Red Hart
by Celandine Brandybuck
Summary: Peter seeks advice during the battles against the northern Giants, and grants his advisor a boon.


For realpestilence, who gave me the bunny.

For those who need to be informed in advance, please be aware that there is non-explicit male-male sexual content in this story.

* * *

In those days the Giants attacked Narnia on her northern frontier, so that those who lived there were in peril of their lives; and therefore they sent word to the High King at Cair Paravel and begged him to come in force to preserve them and their homes.

And High King Peter listened to the counsel of such of his counsellors as were then present, to wit: the Beaver and the Leopard and Pholos the Centaur, and he spoke also with his sister the Queen Lucy (for his other sister the Queen Susan and his brother the King Edmund and the Faun Tumnus and many others were at that time in Calormen); and then summoned Peter a great host of the Narnians to go and cross Ettinsmoor and fall hardily upon the Giants.

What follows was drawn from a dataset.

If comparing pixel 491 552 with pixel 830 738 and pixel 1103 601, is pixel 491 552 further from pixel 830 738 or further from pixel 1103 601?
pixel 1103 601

Talking Beasts of all kinds he summoned, great Cats and Badgers, Horses and Owls, Dogs and Eagles and every other creature that wished to fight; and as well he called the Dwarfs and Centaurs, Fauns and Satyrs and other folk, and he sent word too to those Men who had commended themselves to him from Archenland and the Lone Isles and elsewhere, and whom he had settled in places scattered throughout the land. And many hundreds came, for all true Narnians of every race wished to ensure its security and that of their fellow denizens.

The host gathered below the castle, and great was the pomp and display at first, but Peter bade them put away the silken banners and gaudy tents, saying, "Swift and secret must we march to fall upon our enemies when they least expect it." And he ordered wains to be loaded with food and spare arms and other supplies that might be needful, and they made haste to the north, leaving behind Queen Lucy to rule at Cair Paravel and keep it safe.

Now though Peter had slain the great Wolf Maugrim, and done battle against the army of Jadis the White Witch, yet still he had little knowledge of tactics and strategy save what he had read in the great library at Cair Paravel. Thus he called for those with greater experience and consulted with them. Among them was the fourth son of a noble of Archenland, a young lord called Lhun, who had now been settled in Narnia some seven years, since he was a youth of nineteen.

This Lhun had fought in skirmishes against the warriors of the Tisroc of Calormen, and, as his holding was in the north and west of Narnia, he had some experience against the Giants there as well. Thus it was he to whom Peter turned most often when deciding how best to set out his forces, whether it was to march or to fight.

The advice Lhun to his king gave proved good. The Narnian army defeated the giants in a great battle, and the giants sued for peace and paid indemnity, and swore an oath not to cross the border into Narnia again for a hundred years.

With this was Peter well content, and he went to Lhun and asked if he desired any boon in thanks for his wise counsel and valiant fighting in battle.

Lhun looked at King Peter, and he trembled, for the boon that he wished was one that he dared not request.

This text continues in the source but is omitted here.